Peace College is a small liberal arts women's college located in downtown Raleigh, North Carolina, United States. It is affiliated with the Presbyterian Church (USA) and is a member of the Association of Presbyterian Colleges and Universities.[1] As of 2006, Peace College has a student body of approximately 700 women and is accredited by the Southern Association of Colleges and Schools.[2][3]



The college was founded in 1857 as Peace Institute by prominent men within the Presbyterian Synod of North Carolina. The leading donation of $10,000 USD ($205,000 in 2005 dollars) came from William Peace, a prominent local merchant. Peace was a member of the second class of the University of North Carolina (class of 1800) and a longtime proponent of education as a benefactor of Raleigh Academy, a school primarily for boys.

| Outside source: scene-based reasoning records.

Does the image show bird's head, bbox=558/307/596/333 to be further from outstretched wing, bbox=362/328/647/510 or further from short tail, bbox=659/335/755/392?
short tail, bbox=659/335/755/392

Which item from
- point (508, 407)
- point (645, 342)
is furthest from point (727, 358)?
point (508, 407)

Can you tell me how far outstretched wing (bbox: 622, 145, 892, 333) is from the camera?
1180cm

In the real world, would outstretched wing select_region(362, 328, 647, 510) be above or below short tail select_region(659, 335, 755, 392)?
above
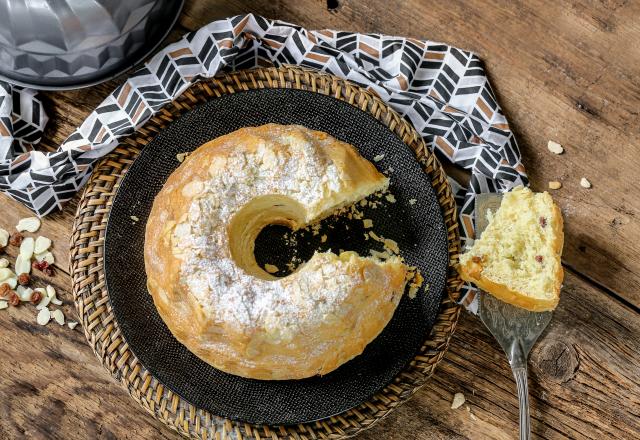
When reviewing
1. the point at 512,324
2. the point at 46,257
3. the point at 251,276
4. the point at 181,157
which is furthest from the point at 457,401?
the point at 46,257

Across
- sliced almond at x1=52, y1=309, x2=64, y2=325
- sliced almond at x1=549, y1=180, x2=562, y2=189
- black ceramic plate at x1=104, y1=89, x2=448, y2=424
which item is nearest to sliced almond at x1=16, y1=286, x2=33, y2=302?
sliced almond at x1=52, y1=309, x2=64, y2=325

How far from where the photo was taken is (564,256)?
2.85 m

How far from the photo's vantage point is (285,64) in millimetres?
2820

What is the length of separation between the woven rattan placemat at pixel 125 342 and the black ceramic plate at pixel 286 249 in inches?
2.4

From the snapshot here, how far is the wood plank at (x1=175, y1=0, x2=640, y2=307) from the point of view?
2854 mm

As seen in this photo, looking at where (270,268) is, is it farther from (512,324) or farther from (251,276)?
(512,324)

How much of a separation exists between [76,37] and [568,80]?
185cm

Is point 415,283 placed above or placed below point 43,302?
above

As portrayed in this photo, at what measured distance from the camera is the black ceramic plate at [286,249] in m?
2.62

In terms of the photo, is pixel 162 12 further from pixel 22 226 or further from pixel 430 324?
pixel 430 324

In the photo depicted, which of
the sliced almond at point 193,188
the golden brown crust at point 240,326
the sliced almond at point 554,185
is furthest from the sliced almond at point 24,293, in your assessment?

Additionally, Peace donated 8 acres (32,000 m2) for the campus site.[4] Main Building, a red brick, white-columned Greek revival building was built between 1859-1862,but was commandeered by the Confederate States government early in the Civil War to be used as an army hospital. Main Building was designed and built by the Holt Brothers, Thomas and Jacob, who were notable builders from nearby Warrenton, NC.

The Civil War and Reconstruction Era delayed the opening of the school, but Peace Institute opened in January 1872. The first president was John Burwell, assisted by his son Robert. The Burwells, and his successor James Dinwiddie, served the school until 1910 and were strong Presbyterians and descendants of old Virginia families.

A member of the Women's College Coalition, Peace is one of the oldest institutions of higher education for women in the United States. It is the second-oldest in North Carolina, predated only by Salem College (the first school for girls in the United States, founded in 1772).[5]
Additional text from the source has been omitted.